Ranger se garde une p’tite gêne

Contrairement à Kevin Lacroix et Alex Tagliani qui, au cours des derniers jours dans La Voix de l’Est, ont admis clairement viser le championnat cette saison en série canadienne de NASCAR, Andrew Ranger, lui, fait preuve d’un peu plus de prudence à quelques heures de monter dans sa Dodge Challenger.

« Avec les années, j’ai appris qu’il faut faire attention aux grandes prédictions et aux grandes déclarations, explique le Granbyen. Avant de parler de championnat, je veux voir comment se comporte notre moteur, comment est la chimie dans notre équipe, etc. C’est certain que je veux gagner, mais je vais me garder une p’tite gêne pour le moment... »

Ranger, on le sait, n’a pas connu sa meilleure saison en 2017. Il a terminé septième au classement après avoir eu toutes les misères du monde sur ovale et après avoir raté une course, celle d’Edmonton, en raison de la maladie.

« Franchement, ça ne peut pas être pire cette année, lance-t-il. Déjà, le fait que NASCAR ait finalement approuvé notre nouveau moteur [développé par Chrysler] dans son intégralité [il roulait avec 30 forces de moins que les autres la saison dernière] fera une grosse différence. Et puis, j’ai une nouvelle voiture pour les ovales. Ce sont de bonnes nouvelles, mais il faudra voir quand même. »

Il aura le même chef d’équipe, soit l’Ontarien David Wight. Et il fera encore équipe avec D.J. Kennington, qui lui fournit sa voiture.

« David a amené ma voiture chez lui et il a travaillé sur le bolide tout au long de l’hiver. J’aime ça. Ça devrait être un avantage. »

De nombreux pilotes de la série Pinty’s ont participé à des essais la semaine dernière au Canadian Tire Motorsport Park de Bowmanville, où la première épreuve de la saison a lieu en fin de semaine. Mais pas Ranger, qui se servira du temps économisé pour faire des essais sur ovale.

« Ce sera probablement la semaine prochaine sur le circuit de Jukasa, à Hamilton, ou un peu plus tard à l’Autodrome Chaudière. On manquait de puissance sur circuit routier la saison dernière, mais le problème, le vrai problème, c’était vraiment sur ovale, où je n’ai obtenu qu’un seul top 5. »

Une disette
À Bowmanville, Andrew Ranger a fini deuxième et troisième la saison dernière. C’est un circuit qu’il aime, un circuit sur lequel il a gagné plus d’une fois. L’occasion est belle de mettre fin à une disette beaucoup trop longue à son goût.

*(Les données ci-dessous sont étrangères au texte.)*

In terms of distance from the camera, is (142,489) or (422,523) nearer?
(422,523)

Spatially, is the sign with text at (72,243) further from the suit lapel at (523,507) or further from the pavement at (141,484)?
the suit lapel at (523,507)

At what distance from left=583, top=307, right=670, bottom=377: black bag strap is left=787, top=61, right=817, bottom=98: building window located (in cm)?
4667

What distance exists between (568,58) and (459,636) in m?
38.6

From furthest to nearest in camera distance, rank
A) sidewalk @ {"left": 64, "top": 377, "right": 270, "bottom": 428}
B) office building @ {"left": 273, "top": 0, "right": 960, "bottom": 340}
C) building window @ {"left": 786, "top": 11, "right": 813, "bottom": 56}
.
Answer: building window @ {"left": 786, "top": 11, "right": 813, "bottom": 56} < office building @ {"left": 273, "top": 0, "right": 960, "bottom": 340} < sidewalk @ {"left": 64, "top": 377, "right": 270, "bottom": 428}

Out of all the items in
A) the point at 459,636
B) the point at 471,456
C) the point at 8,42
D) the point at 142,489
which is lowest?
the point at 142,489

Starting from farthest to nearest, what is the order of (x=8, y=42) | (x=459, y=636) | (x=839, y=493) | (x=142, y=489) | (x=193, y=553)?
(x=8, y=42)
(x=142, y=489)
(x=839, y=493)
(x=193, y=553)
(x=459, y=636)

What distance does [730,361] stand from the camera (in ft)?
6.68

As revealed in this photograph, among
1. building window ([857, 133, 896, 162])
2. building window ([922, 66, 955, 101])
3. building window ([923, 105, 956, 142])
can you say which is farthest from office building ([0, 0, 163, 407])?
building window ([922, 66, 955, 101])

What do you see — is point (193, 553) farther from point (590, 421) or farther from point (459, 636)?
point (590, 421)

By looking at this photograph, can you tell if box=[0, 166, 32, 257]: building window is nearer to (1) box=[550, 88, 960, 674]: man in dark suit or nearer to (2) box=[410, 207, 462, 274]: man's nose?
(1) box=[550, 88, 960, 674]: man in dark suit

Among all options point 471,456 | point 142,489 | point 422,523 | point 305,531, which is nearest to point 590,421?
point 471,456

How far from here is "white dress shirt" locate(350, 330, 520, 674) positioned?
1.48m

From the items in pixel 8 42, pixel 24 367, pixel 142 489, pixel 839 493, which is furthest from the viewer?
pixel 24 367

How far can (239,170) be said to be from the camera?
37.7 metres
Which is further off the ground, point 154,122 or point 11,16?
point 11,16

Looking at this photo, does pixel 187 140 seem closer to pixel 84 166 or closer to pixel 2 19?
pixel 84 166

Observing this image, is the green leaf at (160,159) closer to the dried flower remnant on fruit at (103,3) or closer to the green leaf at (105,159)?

« Je n’ai pas gagné une seule course la saison dernière et ça, j’ai trouvé ça dur, reprend-il. Même si je fais attention de ne pas faire de grandes prédictions, il n’en reste pas moins que je suis très excité à l’aube de la nouvelle saison. Comme d’habitude, l’hiver a duré beaucoup trop longtemps... »

Sa dernière victoire remonte à Mirabel, en juillet 2016. Si ICAR a été rayé de la carte de la série canadienne de NASCAR cette année, il devrait y revenir l’an prochain, selon toute vraisemblance.

Et quand on demande à Ranger s’il est d’avis que Kevin Lacroix, comme plusieurs le pensent, doit être considéré comme le grand favori alors qu’on se prépare à entamer une nouvelle saison, il sourit.

« Si Kevin a encore la même bombe comme moteur, ses chances sont bonnes. Mais n’oubliez pas Tagliani, Kennington et même Marc-Antoine Camirand, qui est un sapré bon pilote. Honnêtement, je pense qu’on va se battre encore comme des fous à l’intérieur du top 10. Ça va jouer dur encore. »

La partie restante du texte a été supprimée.